Aim =
Answer these questions from the forum thread on the Reserve Bank's gold sale:
1. How many tonnes of its reserves did the Reserve Bank sell?
2. Which country led gold buying in 2010, and how many tonnes did it buy?
3. How many years long is gold's bull trend in the attached chart?

Text section =
start
# Reserve Bank's gold sale cost us $5bn



## nukz (11 January 2011)

*Reserve Bank's gold sale cost us $5bn *
THE Reserve Bank sold most of the nation's gold reserves more than a decade ago because the board believed its price would remain flat

They believed also the commodity would not play a role in a future financial crisis.

The decision to sell 167 tonnes of the bank's reserves has cost the nation about $5 billion based on today's soaring price of almost $1400 an ounce.

Read on: http://www.theaustralian.com.au/new...sale-cost-us-5bn/story-e6frg6nf-1225985231872

Quite a interesting article, i was not even aware that we sold such a chunk of our gold.


----------



## TabJockey (11 January 2011)

nukz said:


> *Reserve Bank's gold sale cost us $5bn *
> THE Reserve Bank sold most of the nation's gold reserves more than a decade ago because the board believed its price would remain flat
> 
> They believed also the commodity would not play a role in a future financial crisis.
> ...




Well they where partly right, Gold played no part in the GFC. Nobody refused to deal with us because we didnt have enough gold, we didnt have to send gold to pay off debts or anything dramatic like that.

In hindsight it looks like a blunder, but its pretty hard to pick these things.......
Quite a interesting article, i was not even aware that we sold such a chunk of our gold.


----------



## sreeve (11 January 2011)

9 out of 10 Australians wouldn't even realise our currency is "fiat" let alone gold's historical context as a monetary metal.

Central banks worldwide, including the RBA, are running out of room to sell gold and keep its price down. The more gold and silver in individuals hands the better!


----------



## sreeve (31 January 2011)

Attached is ChartoftheDay from yesterday showing gold's continued 11 year bull-trend (in US Dollar terms).

Also this article in The Australian summaries which countries accumulated gold in 2010.


> RUSSIA led the gold bugs last year as it invested $US5.8 billion ($5.83bn) in bullion to diversify its reserves away from the US greenback.
> 
> According to figures from the World Gold Council, *Russia bought 135.3 tonnes during 2010 at an average price of $US1224 an ounce.*
> 
> ...




Cheers,
Scott


----------



## tech/a (31 January 2011)

Relax.

https://www.cia.gov/library/publications/the-world-factbook/rankorder/2188rank.html


----------



## sreeve (31 January 2011)

Relax about the CIA or that there are large reserves of paper dollars floating around the world?  Large foreign "paper" reserves do not insulate anything.


----------
end
Data extract =
start
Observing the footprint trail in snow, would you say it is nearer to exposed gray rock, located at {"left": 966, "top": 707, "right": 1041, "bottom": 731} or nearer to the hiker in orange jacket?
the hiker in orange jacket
end
start
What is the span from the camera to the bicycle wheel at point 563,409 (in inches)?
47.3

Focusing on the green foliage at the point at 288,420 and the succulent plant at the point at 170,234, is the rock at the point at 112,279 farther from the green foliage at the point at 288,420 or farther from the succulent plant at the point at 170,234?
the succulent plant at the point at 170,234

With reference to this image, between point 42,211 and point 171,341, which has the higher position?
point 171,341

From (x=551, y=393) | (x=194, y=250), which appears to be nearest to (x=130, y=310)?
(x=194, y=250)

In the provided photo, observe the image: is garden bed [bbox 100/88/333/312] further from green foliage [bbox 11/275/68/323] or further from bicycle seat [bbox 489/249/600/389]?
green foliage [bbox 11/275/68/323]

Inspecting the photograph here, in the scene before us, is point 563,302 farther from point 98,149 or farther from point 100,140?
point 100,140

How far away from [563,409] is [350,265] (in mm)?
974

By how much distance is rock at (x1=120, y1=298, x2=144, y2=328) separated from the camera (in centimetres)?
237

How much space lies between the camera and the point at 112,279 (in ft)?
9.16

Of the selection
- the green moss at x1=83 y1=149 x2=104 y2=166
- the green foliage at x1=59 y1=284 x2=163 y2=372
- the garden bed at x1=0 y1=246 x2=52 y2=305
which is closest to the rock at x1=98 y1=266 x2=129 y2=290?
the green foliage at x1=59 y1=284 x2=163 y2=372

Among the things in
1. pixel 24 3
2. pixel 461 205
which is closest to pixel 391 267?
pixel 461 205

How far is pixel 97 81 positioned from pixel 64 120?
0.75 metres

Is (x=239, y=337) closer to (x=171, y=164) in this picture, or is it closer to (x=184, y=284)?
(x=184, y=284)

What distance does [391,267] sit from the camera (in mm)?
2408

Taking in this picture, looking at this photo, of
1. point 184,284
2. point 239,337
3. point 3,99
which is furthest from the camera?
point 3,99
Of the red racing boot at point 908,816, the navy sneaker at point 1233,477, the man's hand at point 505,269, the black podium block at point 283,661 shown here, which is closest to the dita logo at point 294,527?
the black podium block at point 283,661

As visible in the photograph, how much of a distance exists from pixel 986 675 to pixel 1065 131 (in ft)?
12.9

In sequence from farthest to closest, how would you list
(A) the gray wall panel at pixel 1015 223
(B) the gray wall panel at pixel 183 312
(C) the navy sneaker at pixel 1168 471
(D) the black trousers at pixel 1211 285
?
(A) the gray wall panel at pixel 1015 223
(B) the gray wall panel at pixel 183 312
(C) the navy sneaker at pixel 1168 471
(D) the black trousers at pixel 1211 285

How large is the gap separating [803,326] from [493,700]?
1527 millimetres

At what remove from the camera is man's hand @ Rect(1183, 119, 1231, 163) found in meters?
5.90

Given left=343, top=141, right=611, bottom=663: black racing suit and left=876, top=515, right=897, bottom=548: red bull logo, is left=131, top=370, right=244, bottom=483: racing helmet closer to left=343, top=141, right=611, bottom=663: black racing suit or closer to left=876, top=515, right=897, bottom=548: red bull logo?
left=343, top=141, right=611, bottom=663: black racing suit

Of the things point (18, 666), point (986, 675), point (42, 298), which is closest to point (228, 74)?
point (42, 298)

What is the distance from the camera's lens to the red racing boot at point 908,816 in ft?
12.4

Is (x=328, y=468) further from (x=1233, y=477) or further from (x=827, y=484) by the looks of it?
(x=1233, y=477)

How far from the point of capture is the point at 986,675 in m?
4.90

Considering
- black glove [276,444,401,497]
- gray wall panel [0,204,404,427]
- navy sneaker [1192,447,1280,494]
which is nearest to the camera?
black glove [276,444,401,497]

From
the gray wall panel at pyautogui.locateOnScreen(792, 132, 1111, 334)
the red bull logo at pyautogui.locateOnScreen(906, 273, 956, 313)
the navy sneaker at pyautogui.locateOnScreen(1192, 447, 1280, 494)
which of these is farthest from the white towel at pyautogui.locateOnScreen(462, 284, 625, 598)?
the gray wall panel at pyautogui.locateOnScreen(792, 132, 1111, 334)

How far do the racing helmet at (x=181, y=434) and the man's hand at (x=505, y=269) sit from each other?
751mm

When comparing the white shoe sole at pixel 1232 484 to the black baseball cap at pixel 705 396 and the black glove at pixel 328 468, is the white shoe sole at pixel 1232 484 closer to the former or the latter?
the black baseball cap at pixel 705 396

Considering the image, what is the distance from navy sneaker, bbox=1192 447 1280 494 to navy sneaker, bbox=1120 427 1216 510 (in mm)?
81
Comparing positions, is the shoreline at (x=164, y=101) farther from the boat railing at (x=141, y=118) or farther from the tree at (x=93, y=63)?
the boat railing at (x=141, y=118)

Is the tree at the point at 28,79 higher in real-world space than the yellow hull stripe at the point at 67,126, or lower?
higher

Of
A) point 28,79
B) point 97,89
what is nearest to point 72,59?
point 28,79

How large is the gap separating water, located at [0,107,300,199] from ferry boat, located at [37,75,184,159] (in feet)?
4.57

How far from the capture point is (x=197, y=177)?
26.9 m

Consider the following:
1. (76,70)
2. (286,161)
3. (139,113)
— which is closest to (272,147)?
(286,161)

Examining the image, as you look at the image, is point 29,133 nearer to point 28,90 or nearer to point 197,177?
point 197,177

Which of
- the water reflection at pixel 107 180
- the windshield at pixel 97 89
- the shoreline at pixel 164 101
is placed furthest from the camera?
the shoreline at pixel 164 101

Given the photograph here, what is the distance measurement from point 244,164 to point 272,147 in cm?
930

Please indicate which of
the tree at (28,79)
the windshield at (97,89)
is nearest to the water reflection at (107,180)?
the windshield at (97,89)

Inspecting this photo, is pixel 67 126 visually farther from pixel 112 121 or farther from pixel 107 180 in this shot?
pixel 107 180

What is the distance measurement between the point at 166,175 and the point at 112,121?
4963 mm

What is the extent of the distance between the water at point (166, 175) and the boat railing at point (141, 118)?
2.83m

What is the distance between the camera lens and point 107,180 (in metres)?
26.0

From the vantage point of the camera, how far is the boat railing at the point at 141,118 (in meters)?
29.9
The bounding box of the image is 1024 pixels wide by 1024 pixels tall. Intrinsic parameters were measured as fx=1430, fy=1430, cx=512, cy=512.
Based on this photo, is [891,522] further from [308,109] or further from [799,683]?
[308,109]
end
Task answer =
1. 167 tonnes.
2. Russia, which bought 135.3 tonnes.
3. 11 years, in US dollar terms.